FINE_TO_COARSE_PATH = "./data/coco/fine_to_coarse_dict.pickle"
BATCH_SIZE = strategy.num_replicas_in_sync

# Load fine to coarse label mapping.
fine_to_coarse_map = coco_data.get_fine_to_coarse(FINE_TO_COARSE_PATH)

# Prepare the coco-stuff validation dataset.
file_list = coco_data.load_imdb("./data/coco/Coco164kFull_Stuff_Coarse_7.txt")
image_list, label_list = coco_data.create_path(ROOT, file_list)
val_dataset = coco_data.prepare_dataset(
    image_list, label_list, batch_size=BATCH_SIZE
)

# 2b.
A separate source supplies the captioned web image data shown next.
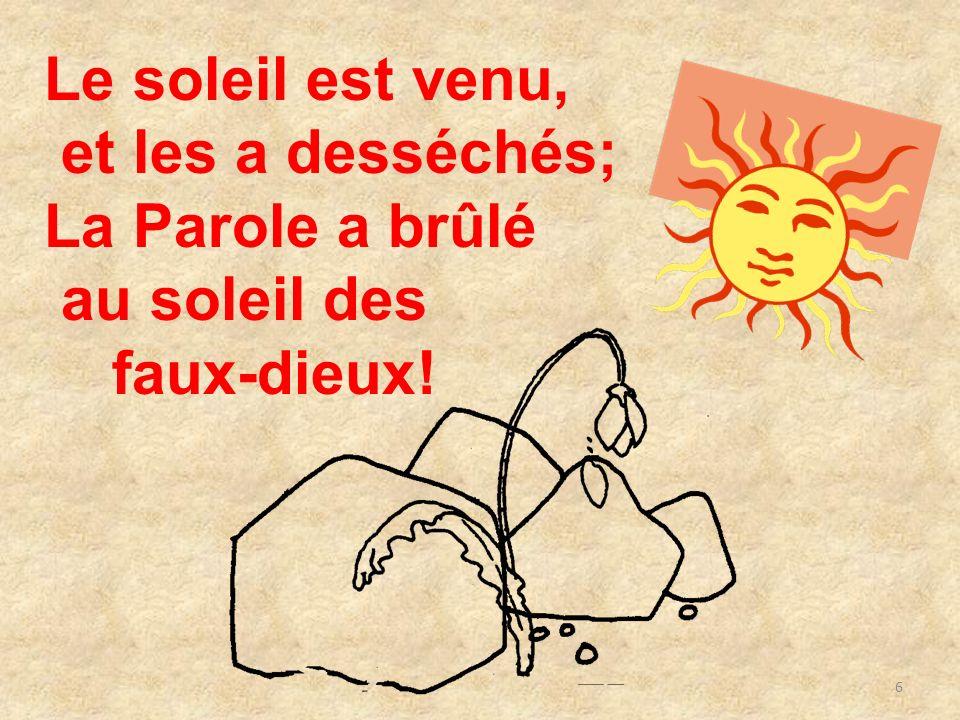 6 Le soleil est venu, et les a desséchés; La Parole a brûlé au soleil des faux-dieux!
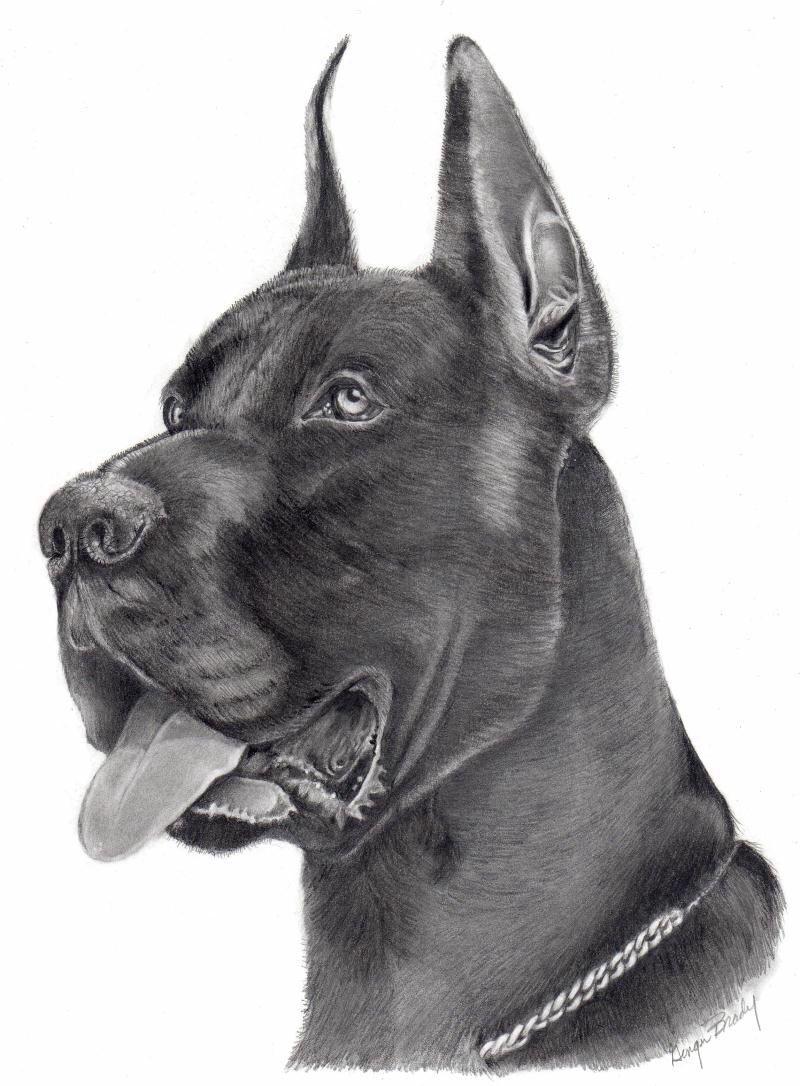 Great Dane Art Great Dane Dogs Dog Art Drawings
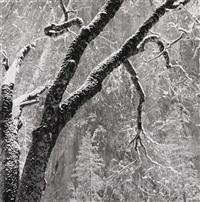 black oak, yosemite national park, ca by bob kolbrener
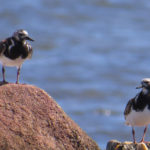 photo of two ruddy turnstones in breeding plumage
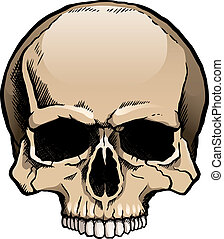 Colored human skull without a lower jaw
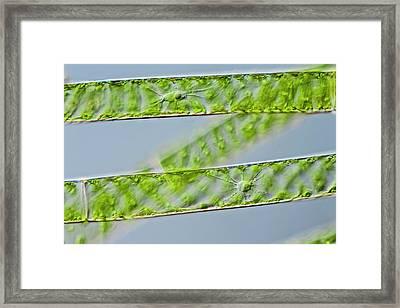 Spirogyra Green Alga Framed Print by Gerd Guenther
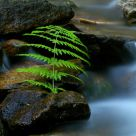 Rock Steady Fern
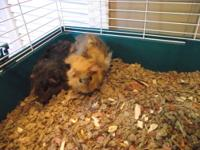 2 young female guinea pigs, come with large cage and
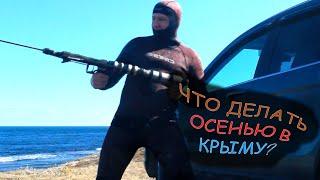 Подводная охота Грибы Беляус Металлокоп Черноморнефтегаз Чем заняться осенью в Крыму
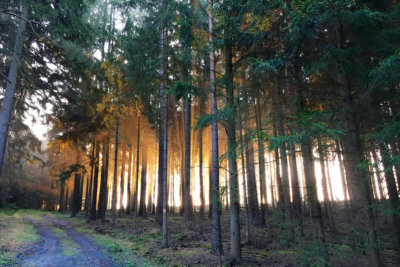 Wandern im Schneckengrüner Wald im Vogtland bei Sonnenaufgang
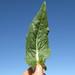Cichorium intybus leaf2 CWS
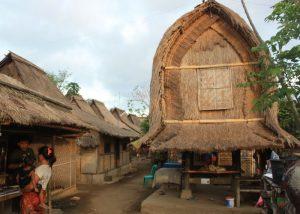 Rambitan - Lombok 2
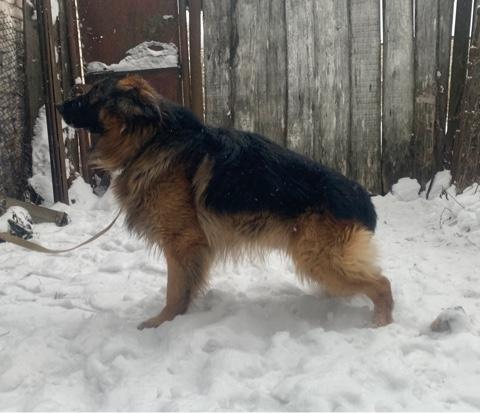 Четыре собаки, отслужившие в ГУФСИН, обрели новых хозяев в Нижегородской области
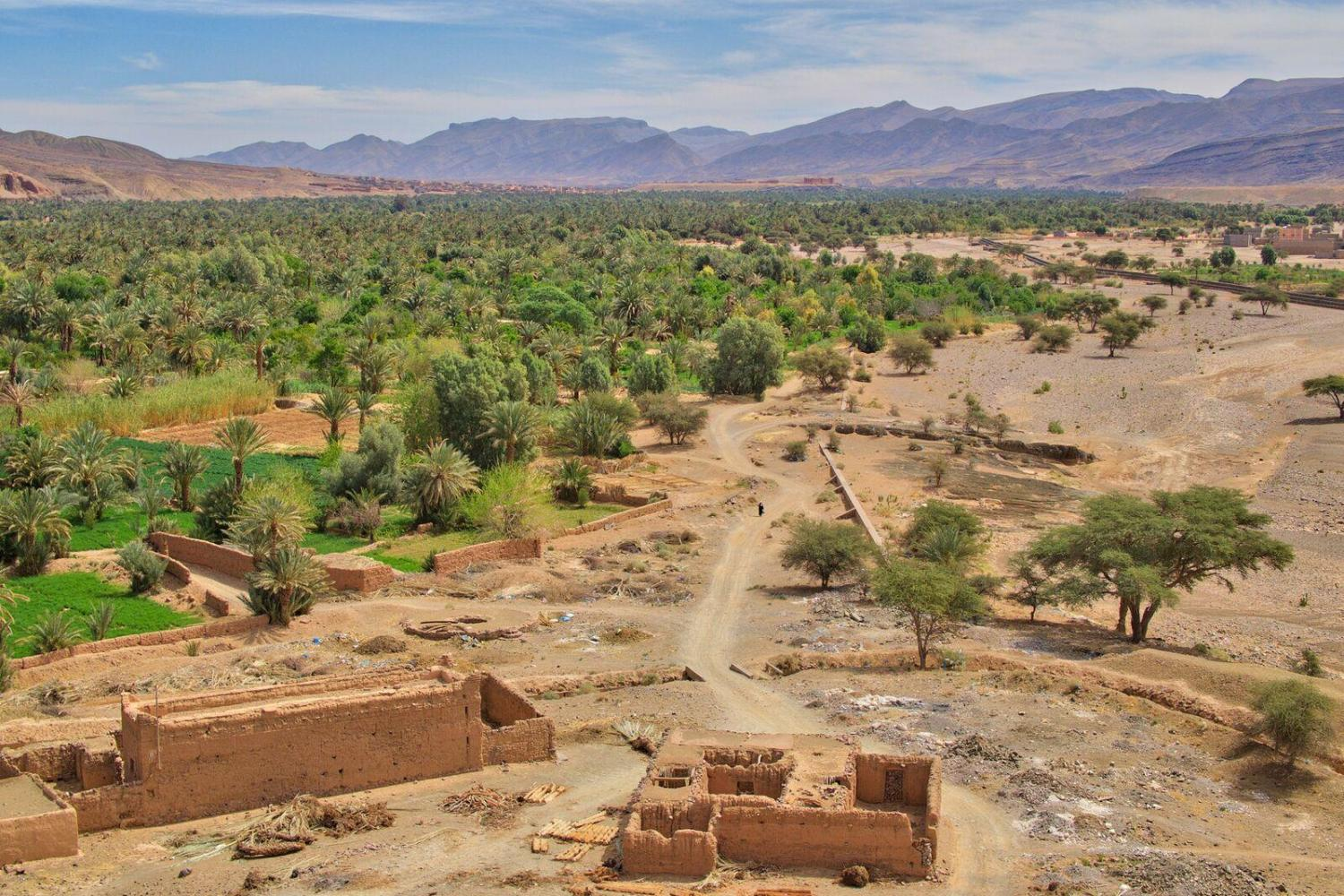 Take in the arid climate of Ouarzazate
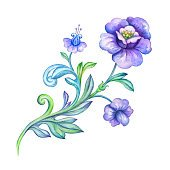 decorative flower element design element, watercolor drawing isolated on white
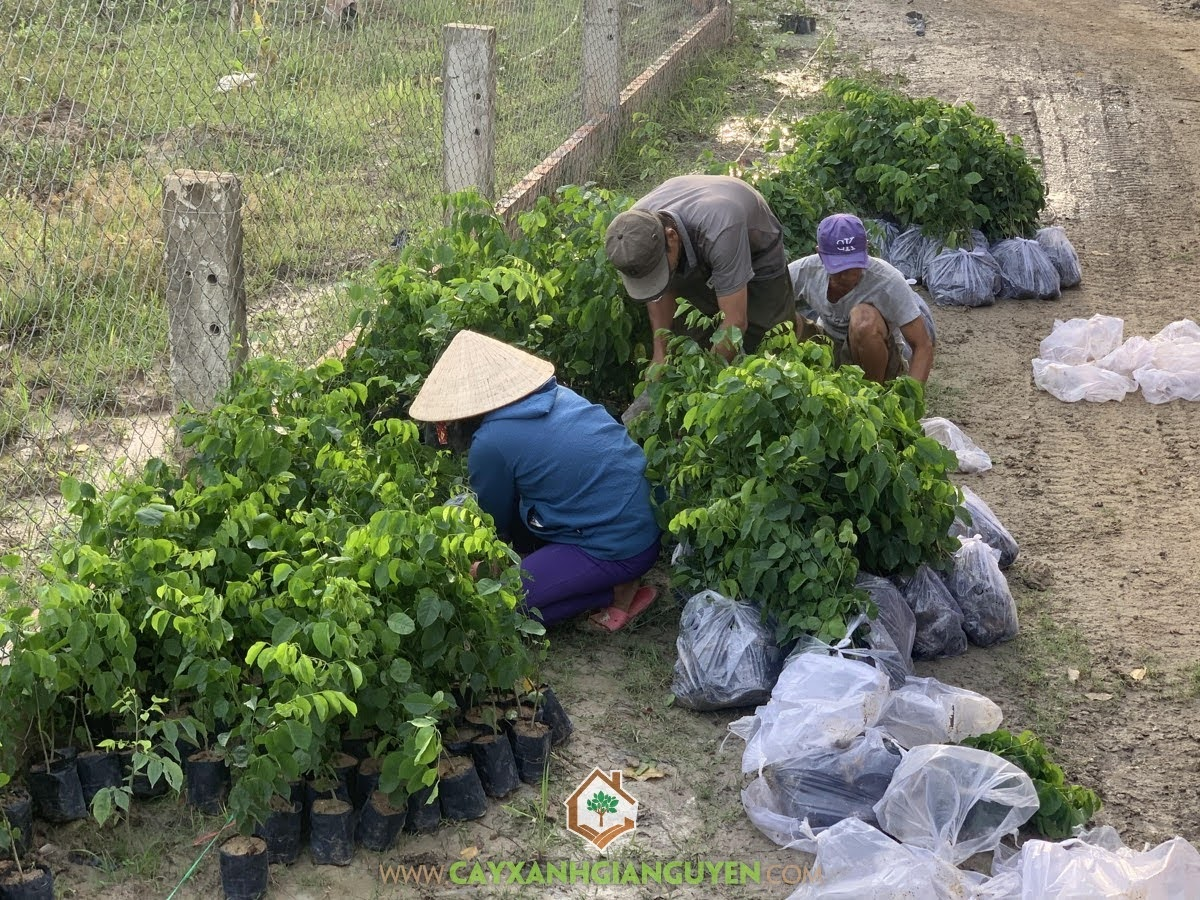 Cây Xanh Gia Nguyễn, Cây Giáng Hương, Giá trị của Cây Giáng Hương, Cây Cảnh trang trí, Cây Lâm Nghiệp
Load Cityscapes Data

In [None]:
ROOT = "../cityscapes_data/"
BATCH_SIZE = strategy.num_replicas_in_sync

# Load fine to coarse label mapping.
fine_to_coarse_map = cityscapes_data.get_fine_to_coarse()

# Prepare the cityscapes validation dataset.
image_list, label_list = cityscapes_data.create_path(ROOT)
val_dataset = cityscapes_data.prepare_dataset(
    image_list, label_list, batch_size=BATCH_SIZE
)

# 3. Run Inference

In [None]:
N_CLASS = 27
TP = np.zeros(N_CLASS)
FP = np.zeros(N_CLASS)
FN = np.zeros(N_CLASS)
ALL = 0

# Initialize DiffSeg
KL_THRESHOLD = [1.1]*3 # This controls the merge threshold for masks (1.1 for CoCo-Stuff and 0.9 for Cityscapes)
NUM_POINTS = 16
REFINEMENT = False # Whether use K-Means refinement. Increase inference time from 2s to 3s.

with strategy.scope():
  segmentor = DiffSeg(KL_THRESHOLD, REFINEMENT, NUM_POINTS)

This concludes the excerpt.